### [DATA TO USE]

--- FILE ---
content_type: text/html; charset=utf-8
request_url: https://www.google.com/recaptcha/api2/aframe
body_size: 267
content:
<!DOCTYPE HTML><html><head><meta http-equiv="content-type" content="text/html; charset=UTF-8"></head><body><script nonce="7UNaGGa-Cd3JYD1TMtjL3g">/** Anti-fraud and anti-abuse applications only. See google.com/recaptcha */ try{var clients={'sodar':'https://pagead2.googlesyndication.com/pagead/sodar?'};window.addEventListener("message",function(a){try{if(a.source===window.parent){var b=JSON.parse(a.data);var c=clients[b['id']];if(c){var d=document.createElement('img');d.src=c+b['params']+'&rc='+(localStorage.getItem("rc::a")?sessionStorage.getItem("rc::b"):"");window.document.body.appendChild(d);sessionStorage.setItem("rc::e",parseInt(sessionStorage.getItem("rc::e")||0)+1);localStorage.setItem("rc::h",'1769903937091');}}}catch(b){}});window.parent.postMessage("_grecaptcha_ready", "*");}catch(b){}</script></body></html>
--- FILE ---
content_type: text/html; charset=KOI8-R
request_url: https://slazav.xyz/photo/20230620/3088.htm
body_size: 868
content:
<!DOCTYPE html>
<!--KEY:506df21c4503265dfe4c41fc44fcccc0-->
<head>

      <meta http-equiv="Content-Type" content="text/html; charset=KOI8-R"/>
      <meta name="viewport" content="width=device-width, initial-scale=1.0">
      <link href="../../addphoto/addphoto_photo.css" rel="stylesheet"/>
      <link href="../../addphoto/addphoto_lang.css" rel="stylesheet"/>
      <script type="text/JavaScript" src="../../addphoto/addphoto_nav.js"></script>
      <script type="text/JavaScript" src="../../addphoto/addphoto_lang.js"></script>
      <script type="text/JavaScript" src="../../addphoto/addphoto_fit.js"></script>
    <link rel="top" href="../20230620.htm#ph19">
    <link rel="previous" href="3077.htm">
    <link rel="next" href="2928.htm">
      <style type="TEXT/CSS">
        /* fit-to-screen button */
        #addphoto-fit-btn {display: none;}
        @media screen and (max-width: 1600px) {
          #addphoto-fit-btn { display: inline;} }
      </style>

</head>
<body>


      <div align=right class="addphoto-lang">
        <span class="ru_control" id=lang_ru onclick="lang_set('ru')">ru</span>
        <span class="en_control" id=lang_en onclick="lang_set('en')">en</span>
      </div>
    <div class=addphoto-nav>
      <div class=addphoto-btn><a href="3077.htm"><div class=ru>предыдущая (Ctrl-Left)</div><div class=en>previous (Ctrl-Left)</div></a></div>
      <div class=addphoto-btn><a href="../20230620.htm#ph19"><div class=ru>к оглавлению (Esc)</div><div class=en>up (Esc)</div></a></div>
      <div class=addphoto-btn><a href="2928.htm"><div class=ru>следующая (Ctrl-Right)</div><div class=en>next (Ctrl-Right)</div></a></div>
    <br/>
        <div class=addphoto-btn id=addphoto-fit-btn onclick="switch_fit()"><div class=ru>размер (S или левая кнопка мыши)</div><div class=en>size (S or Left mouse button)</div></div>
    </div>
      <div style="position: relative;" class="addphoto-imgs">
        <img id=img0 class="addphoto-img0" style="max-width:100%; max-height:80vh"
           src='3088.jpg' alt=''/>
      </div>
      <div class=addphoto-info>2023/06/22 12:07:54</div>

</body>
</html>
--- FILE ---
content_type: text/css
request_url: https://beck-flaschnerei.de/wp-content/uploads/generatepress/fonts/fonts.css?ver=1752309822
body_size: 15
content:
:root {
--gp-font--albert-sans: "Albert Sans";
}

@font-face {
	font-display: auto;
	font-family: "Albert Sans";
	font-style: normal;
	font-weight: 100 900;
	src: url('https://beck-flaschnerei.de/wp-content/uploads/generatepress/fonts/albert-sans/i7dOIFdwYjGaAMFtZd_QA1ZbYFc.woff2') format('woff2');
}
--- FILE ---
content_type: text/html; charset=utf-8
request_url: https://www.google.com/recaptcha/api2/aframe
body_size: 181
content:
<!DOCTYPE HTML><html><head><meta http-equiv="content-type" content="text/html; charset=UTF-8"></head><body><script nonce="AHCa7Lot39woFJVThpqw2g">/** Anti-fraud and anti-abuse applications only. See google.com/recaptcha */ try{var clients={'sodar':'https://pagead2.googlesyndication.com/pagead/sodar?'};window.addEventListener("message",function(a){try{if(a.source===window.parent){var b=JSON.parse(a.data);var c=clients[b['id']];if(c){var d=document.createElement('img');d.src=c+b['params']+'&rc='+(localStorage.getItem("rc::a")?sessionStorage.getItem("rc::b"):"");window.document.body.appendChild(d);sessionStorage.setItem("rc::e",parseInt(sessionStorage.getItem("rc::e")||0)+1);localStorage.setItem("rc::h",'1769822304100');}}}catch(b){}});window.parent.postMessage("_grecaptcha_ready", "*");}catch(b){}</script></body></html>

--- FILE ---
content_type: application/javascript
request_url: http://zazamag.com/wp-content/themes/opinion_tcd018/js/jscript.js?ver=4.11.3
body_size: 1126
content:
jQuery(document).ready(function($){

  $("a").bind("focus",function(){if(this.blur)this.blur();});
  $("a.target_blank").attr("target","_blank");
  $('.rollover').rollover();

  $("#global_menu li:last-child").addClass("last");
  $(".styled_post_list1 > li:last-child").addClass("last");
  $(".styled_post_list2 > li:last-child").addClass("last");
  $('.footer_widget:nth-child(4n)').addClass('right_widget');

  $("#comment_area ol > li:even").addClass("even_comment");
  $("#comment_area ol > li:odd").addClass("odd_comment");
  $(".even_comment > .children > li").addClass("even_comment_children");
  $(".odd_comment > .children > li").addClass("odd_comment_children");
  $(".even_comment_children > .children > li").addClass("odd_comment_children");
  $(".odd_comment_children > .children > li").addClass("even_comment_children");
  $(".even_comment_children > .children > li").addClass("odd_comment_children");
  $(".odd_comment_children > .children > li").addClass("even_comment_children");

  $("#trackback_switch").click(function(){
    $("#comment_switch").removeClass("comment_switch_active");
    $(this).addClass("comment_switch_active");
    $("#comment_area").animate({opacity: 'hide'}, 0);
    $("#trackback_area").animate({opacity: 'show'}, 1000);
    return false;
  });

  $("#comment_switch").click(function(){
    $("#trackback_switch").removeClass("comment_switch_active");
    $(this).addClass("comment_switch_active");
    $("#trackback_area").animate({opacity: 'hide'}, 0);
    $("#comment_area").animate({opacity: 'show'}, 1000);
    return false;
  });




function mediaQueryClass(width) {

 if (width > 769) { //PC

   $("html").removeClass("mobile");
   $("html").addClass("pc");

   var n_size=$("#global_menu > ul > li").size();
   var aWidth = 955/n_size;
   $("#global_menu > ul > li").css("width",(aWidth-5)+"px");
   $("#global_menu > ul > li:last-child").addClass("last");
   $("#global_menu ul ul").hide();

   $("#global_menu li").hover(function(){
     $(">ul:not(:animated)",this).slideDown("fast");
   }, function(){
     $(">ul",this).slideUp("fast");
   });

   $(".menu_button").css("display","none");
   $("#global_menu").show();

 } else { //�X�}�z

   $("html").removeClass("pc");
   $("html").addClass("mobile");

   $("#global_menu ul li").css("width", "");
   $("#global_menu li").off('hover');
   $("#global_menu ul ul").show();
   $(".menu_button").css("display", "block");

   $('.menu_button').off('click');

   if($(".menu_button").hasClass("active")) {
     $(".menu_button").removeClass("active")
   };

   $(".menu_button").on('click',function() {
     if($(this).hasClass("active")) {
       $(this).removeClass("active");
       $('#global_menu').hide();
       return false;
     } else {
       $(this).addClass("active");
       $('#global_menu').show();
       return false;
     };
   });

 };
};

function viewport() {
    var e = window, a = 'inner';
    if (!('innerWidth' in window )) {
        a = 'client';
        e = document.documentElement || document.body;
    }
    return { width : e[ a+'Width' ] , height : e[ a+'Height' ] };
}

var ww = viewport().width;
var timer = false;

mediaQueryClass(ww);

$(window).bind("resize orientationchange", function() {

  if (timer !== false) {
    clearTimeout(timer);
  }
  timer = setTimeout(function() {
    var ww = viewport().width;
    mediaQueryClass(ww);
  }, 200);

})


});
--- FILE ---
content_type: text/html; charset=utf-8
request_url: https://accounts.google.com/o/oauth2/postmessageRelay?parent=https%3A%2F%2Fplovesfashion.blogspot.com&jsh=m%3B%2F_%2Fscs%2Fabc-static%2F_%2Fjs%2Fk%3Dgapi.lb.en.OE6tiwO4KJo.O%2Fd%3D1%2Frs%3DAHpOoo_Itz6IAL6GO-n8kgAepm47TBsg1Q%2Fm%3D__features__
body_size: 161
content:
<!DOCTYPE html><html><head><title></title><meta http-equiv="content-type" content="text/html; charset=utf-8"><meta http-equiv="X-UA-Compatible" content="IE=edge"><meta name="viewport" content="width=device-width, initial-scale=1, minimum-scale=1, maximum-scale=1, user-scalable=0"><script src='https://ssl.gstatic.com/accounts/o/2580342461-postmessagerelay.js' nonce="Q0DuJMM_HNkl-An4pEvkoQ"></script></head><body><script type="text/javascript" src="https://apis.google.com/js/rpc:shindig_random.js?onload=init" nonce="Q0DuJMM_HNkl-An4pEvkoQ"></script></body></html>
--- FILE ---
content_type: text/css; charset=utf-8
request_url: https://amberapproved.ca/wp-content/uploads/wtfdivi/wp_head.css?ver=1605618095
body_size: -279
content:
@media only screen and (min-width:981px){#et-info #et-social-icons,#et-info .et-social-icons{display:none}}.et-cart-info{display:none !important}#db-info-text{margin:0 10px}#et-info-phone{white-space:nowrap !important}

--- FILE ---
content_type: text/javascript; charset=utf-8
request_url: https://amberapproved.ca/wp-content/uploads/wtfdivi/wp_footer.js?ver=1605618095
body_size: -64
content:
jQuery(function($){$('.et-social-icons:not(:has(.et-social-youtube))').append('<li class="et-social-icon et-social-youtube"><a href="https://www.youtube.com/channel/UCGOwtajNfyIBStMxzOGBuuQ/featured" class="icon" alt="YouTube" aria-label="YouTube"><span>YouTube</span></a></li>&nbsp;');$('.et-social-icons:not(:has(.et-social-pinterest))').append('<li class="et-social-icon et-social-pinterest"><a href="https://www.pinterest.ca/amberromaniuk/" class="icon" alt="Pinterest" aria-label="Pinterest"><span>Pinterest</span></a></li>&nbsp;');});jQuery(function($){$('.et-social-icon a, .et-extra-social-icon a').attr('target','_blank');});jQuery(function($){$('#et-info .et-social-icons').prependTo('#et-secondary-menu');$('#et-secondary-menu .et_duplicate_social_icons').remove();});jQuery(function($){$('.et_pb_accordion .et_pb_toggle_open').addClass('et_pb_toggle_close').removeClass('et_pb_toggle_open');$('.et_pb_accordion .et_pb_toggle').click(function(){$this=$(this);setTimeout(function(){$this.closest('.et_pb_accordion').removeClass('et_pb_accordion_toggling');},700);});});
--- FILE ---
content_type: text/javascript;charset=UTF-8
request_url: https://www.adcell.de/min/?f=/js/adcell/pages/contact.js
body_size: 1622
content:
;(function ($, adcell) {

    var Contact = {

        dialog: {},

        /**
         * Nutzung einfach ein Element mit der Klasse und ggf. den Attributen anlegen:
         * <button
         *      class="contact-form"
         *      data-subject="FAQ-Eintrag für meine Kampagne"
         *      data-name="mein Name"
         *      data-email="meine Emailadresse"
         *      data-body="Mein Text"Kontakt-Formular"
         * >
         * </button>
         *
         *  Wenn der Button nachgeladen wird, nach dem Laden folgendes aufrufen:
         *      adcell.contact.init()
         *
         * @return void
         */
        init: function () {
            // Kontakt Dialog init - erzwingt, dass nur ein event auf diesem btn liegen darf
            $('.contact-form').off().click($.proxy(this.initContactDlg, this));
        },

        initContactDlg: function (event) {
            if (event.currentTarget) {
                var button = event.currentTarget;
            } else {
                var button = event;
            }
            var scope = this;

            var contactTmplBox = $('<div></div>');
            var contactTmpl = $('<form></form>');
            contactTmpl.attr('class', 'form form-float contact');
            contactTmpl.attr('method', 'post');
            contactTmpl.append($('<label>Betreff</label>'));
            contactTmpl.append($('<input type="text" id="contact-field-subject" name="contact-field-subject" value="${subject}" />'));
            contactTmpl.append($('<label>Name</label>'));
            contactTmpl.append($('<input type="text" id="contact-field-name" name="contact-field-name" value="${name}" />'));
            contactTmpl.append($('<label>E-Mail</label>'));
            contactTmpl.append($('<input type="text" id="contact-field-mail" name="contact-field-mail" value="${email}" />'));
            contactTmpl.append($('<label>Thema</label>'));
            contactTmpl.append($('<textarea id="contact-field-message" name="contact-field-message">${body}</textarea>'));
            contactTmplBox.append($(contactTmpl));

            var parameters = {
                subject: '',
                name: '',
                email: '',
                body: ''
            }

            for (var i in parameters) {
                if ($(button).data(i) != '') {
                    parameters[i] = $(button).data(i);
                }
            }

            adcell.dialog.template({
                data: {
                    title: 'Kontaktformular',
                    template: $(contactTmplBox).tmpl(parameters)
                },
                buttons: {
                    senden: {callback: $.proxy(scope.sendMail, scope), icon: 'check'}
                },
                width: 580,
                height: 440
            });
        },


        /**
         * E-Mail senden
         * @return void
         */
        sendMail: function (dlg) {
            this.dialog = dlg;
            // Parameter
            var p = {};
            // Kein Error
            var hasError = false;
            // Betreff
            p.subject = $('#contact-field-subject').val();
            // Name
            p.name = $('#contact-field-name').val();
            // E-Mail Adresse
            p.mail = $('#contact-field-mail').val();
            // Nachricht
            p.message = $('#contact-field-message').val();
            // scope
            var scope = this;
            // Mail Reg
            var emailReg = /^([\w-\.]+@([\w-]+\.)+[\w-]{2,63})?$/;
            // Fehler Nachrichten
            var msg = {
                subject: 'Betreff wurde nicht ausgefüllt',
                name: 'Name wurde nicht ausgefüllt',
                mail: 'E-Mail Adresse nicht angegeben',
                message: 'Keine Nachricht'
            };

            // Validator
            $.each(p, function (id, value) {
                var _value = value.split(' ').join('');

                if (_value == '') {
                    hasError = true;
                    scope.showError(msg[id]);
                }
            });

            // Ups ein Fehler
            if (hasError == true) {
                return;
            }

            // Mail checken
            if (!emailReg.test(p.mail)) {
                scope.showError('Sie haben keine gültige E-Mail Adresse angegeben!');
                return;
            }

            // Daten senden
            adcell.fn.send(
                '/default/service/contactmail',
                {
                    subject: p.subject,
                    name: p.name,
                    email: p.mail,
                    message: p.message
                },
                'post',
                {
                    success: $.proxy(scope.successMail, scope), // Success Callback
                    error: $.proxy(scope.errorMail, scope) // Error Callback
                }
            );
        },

### [EXERCISE REQUIREMENTS]
Return each line of the material above in which the string "height" appears.

### [SOLUTION TO THE PROBLEM]
        <img id=img0 class="addphoto-img0" style="max-width:100%; max-height:80vh"
    return { width : e[ a+'Width' ] , height : e[ a+'Height' ] };
                height: 440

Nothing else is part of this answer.